→ **COLLECTED DATA**
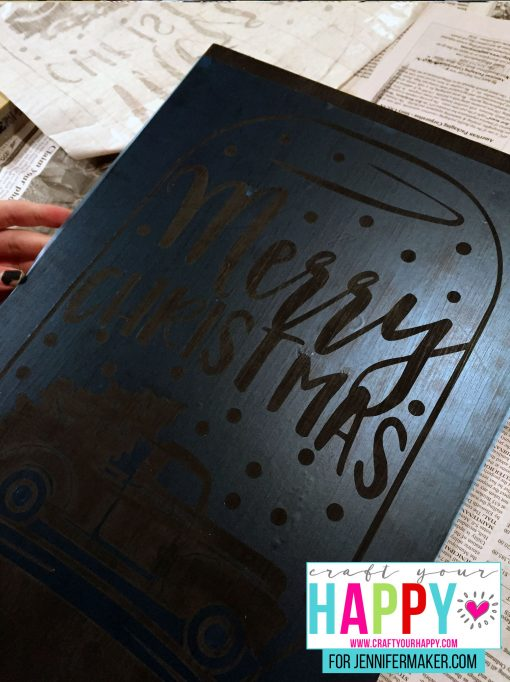 The stencil in place on the board for the DIY Christmas Mason Jar Snowglobe Chalkboard Sign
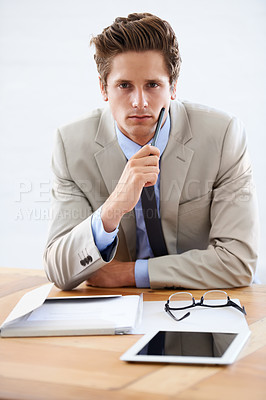 Buy stock photo Portrait of a serious young businessman sitting at his desk with a tablet and paperwork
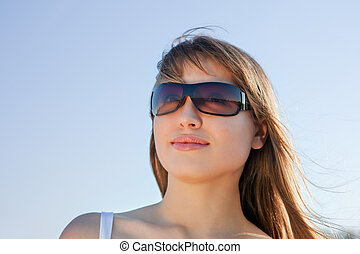 young blond woman in sunglasses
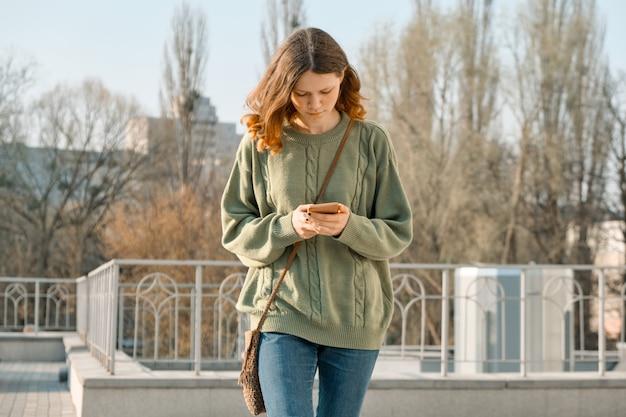 Retrato ao ar livre de adolescente andando e mandando mensagens no celular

→ **DIRECTIONS FOR THIS TASK**
Would you write out the material above in full, exactly as given, except for its pictures?

→ **SOLUTION**
 The stencil in place on the board for the DIY Christmas Mason Jar Snowglobe Chalkboard Sign
 Buy stock photo Portrait of a serious young businessman sitting at his desk with a tablet and paperwork
 young blond woman in sunglasses
 Retrato ao ar livre de adolescente andando e mandando mensagens no celular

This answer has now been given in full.